Impressions of Between the Seas
A Festival of Mediterranean Performing Arts
At the The Wild Project
What dreams may come
Choreography and Performance by Nejla Yatkin
Music by Ahmed Saygun and Kamran Ince
Soundmix by Nejla Yatkin
Aragosto
ASMED Balletto di Sardegna
Choreography by Moreno Solinas
Performance by Francesca Assiero Brà, Anna Paola Della Chiesa, and Rachelle Montis
You would be forgiven for thinking that the news from the countries bordering the Mediterranean Sea was all bad. It certainly seems that way with coups, wars, and failing economies dominating the news cycle. Between the Seas, a festival founded and produced by Aktina Stathaki, aims to challenge this presumption by showcasing a week's worth of music, theater, and dance by artists who hail from countries like Bosnia, Israel, Syria, and Greece. Tuesday’s program featured a bill split between Turkish artist Nejla Yatkin and Italian company ASMED Balletto di Sardegna.
Yatkin, who opens the program with a preview of What dreams may come, performs an exquisitely calibrated solo that excavates the tension between persecution and autonomy. Embedding factious images into fluid phrases, she takes the personal — and the political — and renders them eternal. It's not easy to command an audience's attention for three-quarters of an hour with nothing save your presence and a microscopic stage. Yatkin, though, does it through textured actions that sing with the sublime and the macabre.

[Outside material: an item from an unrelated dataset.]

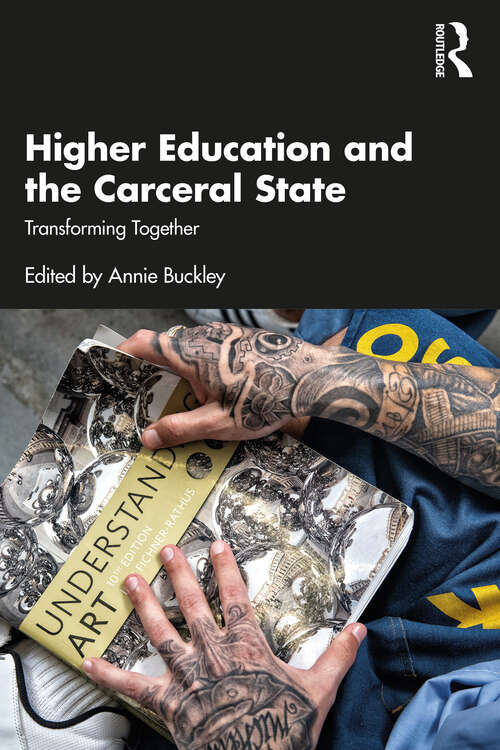 Book cover of Higher Education and the Carceral State: Transforming Together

She begins huddled on the floor, shrouded in black gauze that stretches off stage. To a recorded score of insistent gasps alternating with classical melodies, Yatkin rises, and with only her sinewy legs showing, presses her knees together and flexes her toes. Spotlights positioned around the stage floor shine casting ominously beautiful shadows against the white backdrop. Fear and horror loom large, present but not yet real.
Yatkin disengages from the fabric, and her actions take on more urgency. Drawing from Eastern and Western influences, she ripples her spine, rises on one leg, covers her eyes, and clutches her tape-covered mouth. She enters the seating area to stroke the hands of several audience members (at least one of whom appears to be a plant) and twirls them around in a tender slow dance. What dreams may come ends with Yatkin stretched into a tortured X, immolated but too poignant to be obliterated.

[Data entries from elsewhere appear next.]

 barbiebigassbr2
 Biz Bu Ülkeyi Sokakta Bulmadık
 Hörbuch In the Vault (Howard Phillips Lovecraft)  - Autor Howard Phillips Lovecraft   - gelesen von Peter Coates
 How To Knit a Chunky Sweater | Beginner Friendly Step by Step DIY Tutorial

ASMED Balletto di Sardegna's premiere of Aragosta begins with a strong premise. Inspired by the unconventional life of Italian fashion designer Elsa Schiaparelli, three women with spiky coifs enact a fashion show. They smack their nude bodies in a cadenced tattoo; they strut and hit poses dripping with attitude. Removing clothes, the ostensible purpose for these events, lies bare the power of periphery— thumping rhythms, ceaseless swaggering, and haughty posturing — in the fashion industry: The couture is nothing more than an excuse for the ego to parade and peacock.

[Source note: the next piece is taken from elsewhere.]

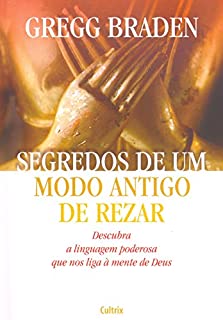 Livro Segredos de um Modo Antigo de Rezar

Aragosta soon abandons this proposition and drifts episodically. The trio shuffles about, hums a droning melody, and kisses each other. Endless repetition and tuneless vocalizations cause us to lose interest. Finally, the piece ends with each dressing in a unique outfit: a ruffled cocktail dress, a blue shorts and camisole combination, and a white sundress. Sizing each other up, they sniff and exit in opposite directions. Do clothes make the man, but ruin the human? It’s a fair question, yet the piece’s relentless tedium lessens the desire to answer it.